:: Text block

Insurers, banks told to brace against climate-related risks

Insurers, banks told to brace against climate-related risks | Insurance Business

Insurers, banks told to brace against climate-related risks
The Australian Prudential Regulation Authority (APRA) has warned insurers and banks that failing to prepare for climate-related risks could threaten their stability.

The prudential watchdog delivered the cautionary message during a speech to the Centre for Policy Development in Sydney, where it said that climate change's impact was not just ecological, but also economic.

"The sustainable insurance forums view, which APRA shares, is that climate change — and here's the crucial bit — societies' response to it, are starting to affect the global economy," Geoff Summerhayes, an executive board member of APRA, said in an ABC report.

Summerhayes cited as an example Cyclone Debbie, which devastated parts of northern Queensland earlier this year and resulted in $1.6bn in insurance losses.

"Should extreme weather events become more frequent and intense, as scientists predict, this type of adverse economy impact will become magnified and more common," Summerhayes said. "Consequently, raising awareness about climate risks and the need for resilience is entirely within APRA's regulatory mandate of promoting financial system stability, and in the interests of deposit-holders, policyholders, and superannuation fund members."

::::
:: Dataset records

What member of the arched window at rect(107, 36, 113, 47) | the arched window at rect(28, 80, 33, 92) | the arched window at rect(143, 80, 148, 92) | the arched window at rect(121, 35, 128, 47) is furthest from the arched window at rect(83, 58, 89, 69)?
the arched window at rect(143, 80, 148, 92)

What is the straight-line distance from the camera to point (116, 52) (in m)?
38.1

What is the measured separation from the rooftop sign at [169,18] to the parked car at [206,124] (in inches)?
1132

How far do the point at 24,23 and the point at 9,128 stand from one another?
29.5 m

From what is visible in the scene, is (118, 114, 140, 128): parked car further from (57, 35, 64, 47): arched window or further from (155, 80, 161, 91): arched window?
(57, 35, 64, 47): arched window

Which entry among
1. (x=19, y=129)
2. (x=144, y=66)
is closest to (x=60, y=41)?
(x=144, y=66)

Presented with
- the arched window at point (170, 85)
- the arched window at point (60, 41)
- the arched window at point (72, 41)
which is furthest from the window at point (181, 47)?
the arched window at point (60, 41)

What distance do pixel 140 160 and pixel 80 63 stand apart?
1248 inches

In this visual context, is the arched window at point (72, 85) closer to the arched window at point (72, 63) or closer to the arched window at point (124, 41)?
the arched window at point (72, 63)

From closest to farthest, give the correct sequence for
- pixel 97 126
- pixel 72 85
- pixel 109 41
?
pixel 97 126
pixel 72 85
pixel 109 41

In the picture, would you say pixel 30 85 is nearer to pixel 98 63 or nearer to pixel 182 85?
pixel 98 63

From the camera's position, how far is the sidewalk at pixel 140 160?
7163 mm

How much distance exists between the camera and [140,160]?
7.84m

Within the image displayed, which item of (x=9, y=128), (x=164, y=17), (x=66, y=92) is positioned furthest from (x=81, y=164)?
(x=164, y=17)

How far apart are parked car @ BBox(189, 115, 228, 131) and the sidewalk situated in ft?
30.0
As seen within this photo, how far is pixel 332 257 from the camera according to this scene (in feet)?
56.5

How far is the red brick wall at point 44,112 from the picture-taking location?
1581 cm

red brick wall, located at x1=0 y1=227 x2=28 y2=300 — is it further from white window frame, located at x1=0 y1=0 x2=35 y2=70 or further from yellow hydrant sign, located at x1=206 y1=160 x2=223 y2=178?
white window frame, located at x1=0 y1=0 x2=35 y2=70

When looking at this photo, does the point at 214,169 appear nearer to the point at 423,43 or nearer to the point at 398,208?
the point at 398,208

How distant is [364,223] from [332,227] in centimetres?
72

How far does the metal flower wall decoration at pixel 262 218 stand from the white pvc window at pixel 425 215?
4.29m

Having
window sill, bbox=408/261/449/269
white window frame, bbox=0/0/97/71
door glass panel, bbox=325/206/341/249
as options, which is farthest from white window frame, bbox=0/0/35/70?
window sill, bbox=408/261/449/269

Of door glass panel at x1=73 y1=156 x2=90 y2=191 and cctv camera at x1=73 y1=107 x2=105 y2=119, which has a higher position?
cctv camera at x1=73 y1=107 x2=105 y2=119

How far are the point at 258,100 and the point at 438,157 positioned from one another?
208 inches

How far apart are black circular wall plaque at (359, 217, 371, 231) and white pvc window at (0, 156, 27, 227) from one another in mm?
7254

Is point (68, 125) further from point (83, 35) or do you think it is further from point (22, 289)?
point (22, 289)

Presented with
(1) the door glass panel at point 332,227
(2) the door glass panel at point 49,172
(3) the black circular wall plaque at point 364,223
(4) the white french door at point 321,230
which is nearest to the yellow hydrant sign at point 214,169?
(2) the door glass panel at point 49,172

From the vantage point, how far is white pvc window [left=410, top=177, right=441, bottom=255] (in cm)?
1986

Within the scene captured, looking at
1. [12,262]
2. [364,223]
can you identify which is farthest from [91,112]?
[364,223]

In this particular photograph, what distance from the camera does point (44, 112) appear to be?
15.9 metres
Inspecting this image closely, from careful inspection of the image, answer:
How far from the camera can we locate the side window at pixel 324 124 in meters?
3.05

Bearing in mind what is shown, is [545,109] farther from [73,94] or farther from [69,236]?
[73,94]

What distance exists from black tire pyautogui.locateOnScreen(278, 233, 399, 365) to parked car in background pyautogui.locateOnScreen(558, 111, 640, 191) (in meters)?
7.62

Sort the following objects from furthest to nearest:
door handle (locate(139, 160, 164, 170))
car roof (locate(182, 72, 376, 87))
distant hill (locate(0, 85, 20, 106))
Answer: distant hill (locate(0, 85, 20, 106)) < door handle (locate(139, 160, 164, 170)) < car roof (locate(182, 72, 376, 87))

::::

Written instruction: According to the article on climate-related risks, how much in insurance losses did Cyclone Debbie cause?

Output for this exercise: $1.6bn